##### Extrait du texte #####

Zimbabwe : une peinture murale d’art de rue expose une société divisée

Les Shona et les Ndebele sont les deux groupes ethniques les plus dominants du Zimbabwe. Expliquant la tension omniprésente entre eux, l’historien Sabelo J. Ndlovu-Gatsheni souligne l’abus de l’État postcolonial par le gouvernement au pouvoir dominé par les Shona « dans sa volonté de détruire le particularisme Ndebele ». Il explique : « Cela met en branle la politique actuelle d’aliénation, de ressentiment et de grief du Matabeleland.

Cette marginalisation continue du Matabeleland (une région du sud-ouest du Zimbabwe habitée principalement par le peuple Ndebele) par le gouvernement dirigé par la ZANU-PF a rendu le Zimbabwe si fragile que même une fresque murale peut révéler sa désunion.

La peinture murale en question emprunte deux figures historiques – le roi Lobengula et Mbuya Nehanda – pour exprimer la possibilité d’unité entre les deux groupes dominants. Le traitement de la peinture murale fait l’objet de cette analyse.

La fresque qui a causé des ennuis

Au cours du week-end du 22 janvier 2022, une peinture murale est apparue au coin de la rue Fife et de la 8e avenue à Bulawayo , la deuxième plus grande ville du Zimbabwe et la principale ville du Matabeleland. La peinture murale a été réalisée par Leeroy Spinx Brittain , populairement connu sous le nom de Bow (noir ou blanc). Dans l’après-midi du 24, la municipalité de la ville l’avait effacé.

#####

▶ **Travail à réaliser**:
• a. Extrayez de l'article sur la fresque de Bulawayo le passage compris entre « Au cours du » et « ville l’avait effacé. », bornes incluses.
• b. Traduisez en anglais cette phrase de l'article sur la fresque de Bulawayo : « Cette marginalisation continue du Matabeleland (une région du sud-ouest du Zimbabwe habitée principalement par le peuple Ndebele) par le gouvernement dirigé par la ZANU-PF a rendu le Zimbabwe si fragile que même une fresque murale peut révéler sa désunion. »

##### Informations affichées #####

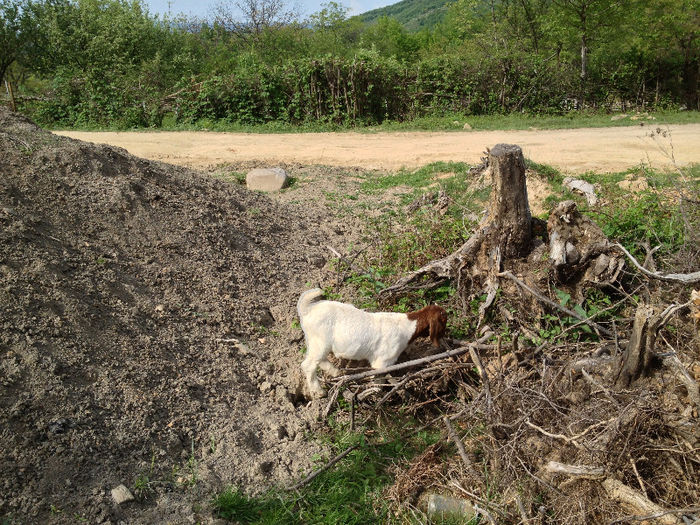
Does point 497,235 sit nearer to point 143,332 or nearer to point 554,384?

#####

▶ **Résultats par tâche**:
• a.
Au cours du week-end du 22 janvier 2022, une peinture murale est apparue au coin de la rue Fife et de la 8e avenue à Bulawayo , la deuxième plus grande ville du Zimbabwe et la principale ville du Matabeleland. La peinture murale a été réalisée par Leeroy Spinx Brittain , populairement connu sous le nom de Bow (noir ou blanc). Dans l’après-midi du 24, la municipalité de la ville l’avait effacé.

• b. This continued marginalization of Matabeleland (a region in southwestern Zimbabwe inhabited mainly by the Ndebele people) by the ZANU-PF-led government has made Zimbabwe so fragile that even a mural can reveal its disunity.